[Exercise prompt]: Line by line, give the data again exactly as it appears.

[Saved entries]
━━━━━━
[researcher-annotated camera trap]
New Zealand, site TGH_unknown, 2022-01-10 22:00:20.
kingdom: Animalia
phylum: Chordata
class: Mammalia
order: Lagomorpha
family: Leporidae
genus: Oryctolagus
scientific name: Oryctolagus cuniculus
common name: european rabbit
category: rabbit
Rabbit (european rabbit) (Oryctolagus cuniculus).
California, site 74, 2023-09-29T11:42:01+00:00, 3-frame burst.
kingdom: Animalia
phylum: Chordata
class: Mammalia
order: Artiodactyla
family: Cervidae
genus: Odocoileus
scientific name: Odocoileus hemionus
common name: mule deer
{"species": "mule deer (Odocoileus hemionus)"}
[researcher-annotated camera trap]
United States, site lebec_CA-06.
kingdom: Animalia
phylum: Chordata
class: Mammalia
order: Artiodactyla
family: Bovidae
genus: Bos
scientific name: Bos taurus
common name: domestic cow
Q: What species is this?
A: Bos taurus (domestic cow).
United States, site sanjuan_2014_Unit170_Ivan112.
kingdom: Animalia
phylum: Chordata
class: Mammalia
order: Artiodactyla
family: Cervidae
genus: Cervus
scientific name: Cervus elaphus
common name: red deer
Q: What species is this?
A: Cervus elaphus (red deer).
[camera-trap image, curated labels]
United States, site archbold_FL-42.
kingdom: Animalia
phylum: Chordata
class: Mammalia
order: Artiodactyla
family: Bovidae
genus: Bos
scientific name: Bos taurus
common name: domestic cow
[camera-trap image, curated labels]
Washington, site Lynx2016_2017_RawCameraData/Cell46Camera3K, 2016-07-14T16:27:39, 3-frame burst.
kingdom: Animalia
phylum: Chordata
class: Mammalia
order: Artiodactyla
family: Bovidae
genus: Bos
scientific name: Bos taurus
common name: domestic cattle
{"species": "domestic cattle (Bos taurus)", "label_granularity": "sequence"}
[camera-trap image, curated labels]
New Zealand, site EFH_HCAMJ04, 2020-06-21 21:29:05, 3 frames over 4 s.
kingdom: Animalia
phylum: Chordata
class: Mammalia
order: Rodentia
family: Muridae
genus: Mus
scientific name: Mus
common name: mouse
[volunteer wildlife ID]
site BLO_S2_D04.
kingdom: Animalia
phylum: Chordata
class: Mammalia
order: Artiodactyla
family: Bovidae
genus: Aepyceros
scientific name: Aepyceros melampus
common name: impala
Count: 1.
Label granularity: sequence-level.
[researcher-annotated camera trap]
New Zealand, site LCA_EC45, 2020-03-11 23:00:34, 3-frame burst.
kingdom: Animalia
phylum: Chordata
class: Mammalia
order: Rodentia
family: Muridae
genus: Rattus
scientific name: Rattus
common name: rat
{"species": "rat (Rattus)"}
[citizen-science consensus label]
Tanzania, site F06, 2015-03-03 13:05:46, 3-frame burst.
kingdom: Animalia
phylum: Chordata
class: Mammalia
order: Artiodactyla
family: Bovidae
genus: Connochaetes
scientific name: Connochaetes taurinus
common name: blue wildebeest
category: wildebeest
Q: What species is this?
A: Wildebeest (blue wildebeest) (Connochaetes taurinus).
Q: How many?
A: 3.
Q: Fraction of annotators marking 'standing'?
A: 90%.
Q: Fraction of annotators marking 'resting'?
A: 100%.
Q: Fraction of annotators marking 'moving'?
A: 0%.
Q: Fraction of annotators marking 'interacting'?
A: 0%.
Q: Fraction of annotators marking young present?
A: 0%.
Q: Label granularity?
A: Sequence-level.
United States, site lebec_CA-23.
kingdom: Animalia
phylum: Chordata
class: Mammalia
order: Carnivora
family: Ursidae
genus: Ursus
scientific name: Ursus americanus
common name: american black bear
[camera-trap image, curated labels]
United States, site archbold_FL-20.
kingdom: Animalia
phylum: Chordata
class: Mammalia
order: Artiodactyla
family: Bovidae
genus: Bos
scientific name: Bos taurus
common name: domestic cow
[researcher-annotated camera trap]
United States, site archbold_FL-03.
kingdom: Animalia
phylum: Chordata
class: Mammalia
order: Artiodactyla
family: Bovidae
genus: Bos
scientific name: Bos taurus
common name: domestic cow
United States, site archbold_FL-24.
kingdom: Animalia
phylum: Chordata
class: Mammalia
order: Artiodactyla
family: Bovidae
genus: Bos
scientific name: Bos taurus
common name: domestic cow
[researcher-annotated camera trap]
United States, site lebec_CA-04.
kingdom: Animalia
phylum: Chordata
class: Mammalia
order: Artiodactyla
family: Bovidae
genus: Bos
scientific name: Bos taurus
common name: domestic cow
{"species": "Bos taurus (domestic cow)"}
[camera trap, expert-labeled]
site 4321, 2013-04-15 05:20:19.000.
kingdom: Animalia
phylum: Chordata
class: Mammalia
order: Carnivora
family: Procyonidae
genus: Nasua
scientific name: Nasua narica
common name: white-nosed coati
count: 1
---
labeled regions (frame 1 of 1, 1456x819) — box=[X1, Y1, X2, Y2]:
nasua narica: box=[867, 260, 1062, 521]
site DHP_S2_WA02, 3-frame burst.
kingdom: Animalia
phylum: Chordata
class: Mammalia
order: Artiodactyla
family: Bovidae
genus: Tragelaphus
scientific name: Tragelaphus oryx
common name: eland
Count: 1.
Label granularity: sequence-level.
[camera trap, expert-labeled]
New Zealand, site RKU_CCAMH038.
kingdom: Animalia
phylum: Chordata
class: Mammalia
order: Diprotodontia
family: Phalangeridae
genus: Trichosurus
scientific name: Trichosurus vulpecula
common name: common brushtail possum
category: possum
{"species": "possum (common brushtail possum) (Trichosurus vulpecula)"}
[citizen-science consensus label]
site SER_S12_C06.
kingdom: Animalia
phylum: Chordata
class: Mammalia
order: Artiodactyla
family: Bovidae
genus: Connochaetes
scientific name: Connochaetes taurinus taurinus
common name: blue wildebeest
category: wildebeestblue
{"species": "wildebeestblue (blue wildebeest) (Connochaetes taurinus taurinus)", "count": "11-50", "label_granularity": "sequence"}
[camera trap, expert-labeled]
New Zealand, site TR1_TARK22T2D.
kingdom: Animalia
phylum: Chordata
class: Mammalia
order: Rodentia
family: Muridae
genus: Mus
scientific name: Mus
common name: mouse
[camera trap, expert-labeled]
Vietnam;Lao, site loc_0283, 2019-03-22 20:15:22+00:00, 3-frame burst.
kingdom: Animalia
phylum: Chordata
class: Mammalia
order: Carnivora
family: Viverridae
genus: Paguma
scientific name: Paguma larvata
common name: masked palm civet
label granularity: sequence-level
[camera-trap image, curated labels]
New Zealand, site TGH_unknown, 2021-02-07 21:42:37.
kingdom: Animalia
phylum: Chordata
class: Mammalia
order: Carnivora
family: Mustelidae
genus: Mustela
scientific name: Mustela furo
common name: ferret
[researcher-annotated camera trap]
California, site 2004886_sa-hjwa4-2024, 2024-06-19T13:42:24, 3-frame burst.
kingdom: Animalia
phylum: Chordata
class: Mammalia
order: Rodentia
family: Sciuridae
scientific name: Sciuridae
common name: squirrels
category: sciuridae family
━━━━━━
[Answer box]:
[researcher-annotated camera trap]
New Zealand, site TGH_unknown, 2022-01-10 22:00:20.
kingdom: Animalia
phylum: Chordata
class: Mammalia
order: Lagomorpha
family: Leporidae
genus: Oryctolagus
scientific name: Oryctolagus cuniculus
common name: european rabbit
category: rabbit
Rabbit (european rabbit) (Oryctolagus cuniculus).
California, site 74, 2023-09-29T11:42:01+00:00, 3-frame burst.
kingdom: Animalia
phylum: Chordata
class: Mammalia
order: Artiodactyla
family: Cervidae
genus: Odocoileus
scientific name: Odocoileus hemionus
common name: mule deer
{"species": "mule deer (Odocoileus hemionus)"}
[researcher-annotated camera trap]
United States, site lebec_CA-06.
kingdom: Animalia
phylum: Chordata
class: Mammalia
order: Artiodactyla
family: Bovidae
genus: Bos
scientific name: Bos taurus
common name: domestic cow
Q: What species is this?
A: Bos taurus (domestic cow).
United States, site sanjuan_2014_Unit170_Ivan112.
kingdom: Animalia
phylum: Chordata
class: Mammalia
order: Artiodactyla
family: Cervidae
genus: Cervus
scientific name: Cervus elaphus
common name: red deer
Q: What species is this?
A: Cervus elaphus (red deer).
[camera-trap image, curated labels]
United States, site archbold_FL-42.
kingdom: Animalia
phylum: Chordata
class: Mammalia
order: Artiodactyla
family: Bovidae
genus: Bos
scientific name: Bos taurus
common name: domestic cow
[camera-trap image, curated labels]
Washington, site Lynx2016_2017_RawCameraData/Cell46Camera3K, 2016-07-14T16:27:39, 3-frame burst.
kingdom: Animalia
phylum: Chordata
class: Mammalia
order: Artiodactyla
family: Bovidae
genus: Bos
scientific name: Bos taurus
common name: domestic cattle
{"species": "domestic cattle (Bos taurus)", "label_granularity": "sequence"}
[camera-trap image, curated labels]
New Zealand, site EFH_HCAMJ04, 2020-06-21 21:29:05, 3 frames over 4 s.
kingdom: Animalia
phylum: Chordata
class: Mammalia
order: Rodentia
family: Muridae
genus: Mus
scientific name: Mus
common name: mouse
[volunteer wildlife ID]
site BLO_S2_D04.
kingdom: Animalia
phylum: Chordata
class: Mammalia
order: Artiodactyla
family: Bovidae
genus: Aepyceros
scientific name: Aepyceros melampus
common name: impala
Count: 1.
Label granularity: sequence-level.
[researcher-annotated camera trap]
New Zealand, site LCA_EC45, 2020-03-11 23:00:34, 3-frame burst.
kingdom: Animalia
phylum: Chordata
class: Mammalia
order: Rodentia
family: Muridae
genus: Rattus
scientific name: Rattus
common name: rat
{"species": "rat (Rattus)"}
[citizen-science consensus label]
Tanzania, site F06, 2015-03-03 13:05:46, 3-frame burst.
kingdom: Animalia
phylum: Chordata
class: Mammalia
order: Artiodactyla
family: Bovidae
genus: Connochaetes
scientific name: Connochaetes taurinus
common name: blue wildebeest
category: wildebeest
Q: What species is this?
A: Wildebeest (blue wildebeest) (Connochaetes taurinus).
Q: How many?
A: 3.
Q: Fraction of annotators marking 'standing'?
A: 90%.
Q: Fraction of annotators marking 'resting'?
A: 100%.
Q: Fraction of annotators marking 'moving'?
A: 0%.
Q: Fraction of annotators marking 'interacting'?
A: 0%.
Q: Fraction of annotators marking young present?
A: 0%.
Q: Label granularity?
A: Sequence-level.
United States, site lebec_CA-23.
kingdom: Animalia
phylum: Chordata
class: Mammalia
order: Carnivora
family: Ursidae
genus: Ursus
scientific name: Ursus americanus
common name: american black bear
[camera-trap image, curated labels]
United States, site archbold_FL-20.
kingdom: Animalia
phylum: Chordata
class: Mammalia
order: Artiodactyla
family: Bovidae
genus: Bos
scientific name: Bos taurus
common name: domestic cow
[researcher-annotated camera trap]
United States, site archbold_FL-03.
kingdom: Animalia
phylum: Chordata
class: Mammalia
order: Artiodactyla
family: Bovidae
genus: Bos
scientific name: Bos taurus
common name: domestic cow
United States, site archbold_FL-24.
kingdom: Animalia
phylum: Chordata
class: Mammalia
order: Artiodactyla
family: Bovidae
genus: Bos
scientific name: Bos taurus
common name: domestic cow
[researcher-annotated camera trap]
United States, site lebec_CA-04.
kingdom: Animalia
phylum: Chordata
class: Mammalia
order: Artiodactyla
family: Bovidae
genus: Bos
scientific name: Bos taurus
common name: domestic cow
{"species": "Bos taurus (domestic cow)"}
[camera trap, expert-labeled]
site 4321, 2013-04-15 05:20:19.000.
kingdom: Animalia
phylum: Chordata
class: Mammalia
order: Carnivora
family: Procyonidae
genus: Nasua
scientific name: Nasua narica
common name: white-nosed coati
count: 1
---
labeled regions (frame 1 of 1, 1456x819) — box=[X1, Y1, X2, Y2]:
nasua narica: box=[867, 260, 1062, 521]
site DHP_S2_WA02, 3-frame burst.
kingdom: Animalia
phylum: Chordata
class: Mammalia
order: Artiodactyla
family: Bovidae
genus: Tragelaphus
scientific name: Tragelaphus oryx
common name: eland
Count: 1.
Label granularity: sequence-level.
[camera trap, expert-labeled]
New Zealand, site RKU_CCAMH038.
kingdom: Animalia
phylum: Chordata
class: Mammalia
order: Diprotodontia
family: Phalangeridae
genus: Trichosurus
scientific name: Trichosurus vulpecula
common name: common brushtail possum
category: possum
{"species": "possum (common brushtail possum) (Trichosurus vulpecula)"}
[citizen-science consensus label]
site SER_S12_C06.
kingdom: Animalia
phylum: Chordata
class: Mammalia
order: Artiodactyla
family: Bovidae
genus: Connochaetes
scientific name: Connochaetes taurinus taurinus
common name: blue wildebeest
category: wildebeestblue
{"species": "wildebeestblue (blue wildebeest) (Connochaetes taurinus taurinus)", "count": "11-50", "label_granularity": "sequence"}
[camera trap, expert-labeled]
New Zealand, site TR1_TARK22T2D.
kingdom: Animalia
phylum: Chordata
class: Mammalia
order: Rodentia
family: Muridae
genus: Mus
scientific name: Mus
common name: mouse
[camera trap, expert-labeled]
Vietnam;Lao, site loc_0283, 2019-03-22 20:15:22+00:00, 3-frame burst.
kingdom: Animalia
phylum: Chordata
class: Mammalia
order: Carnivora
family: Viverridae
genus: Paguma
scientific name: Paguma larvata
common name: masked palm civet
label granularity: sequence-level
[camera-trap image, curated labels]
New Zealand, site TGH_unknown, 2021-02-07 21:42:37.
kingdom: Animalia
phylum: Chordata
class: Mammalia
order: Carnivora
family: Mustelidae
genus: Mustela
scientific name: Mustela furo
common name: ferret
[researcher-annotated camera trap]
California, site 2004886_sa-hjwa4-2024, 2024-06-19T13:42:24, 3-frame burst.
kingdom: Animalia
phylum: Chordata
class: Mammalia
order: Rodentia
family: Sciuridae
scientific name: Sciuridae
common name: squirrels
category: sciuridae family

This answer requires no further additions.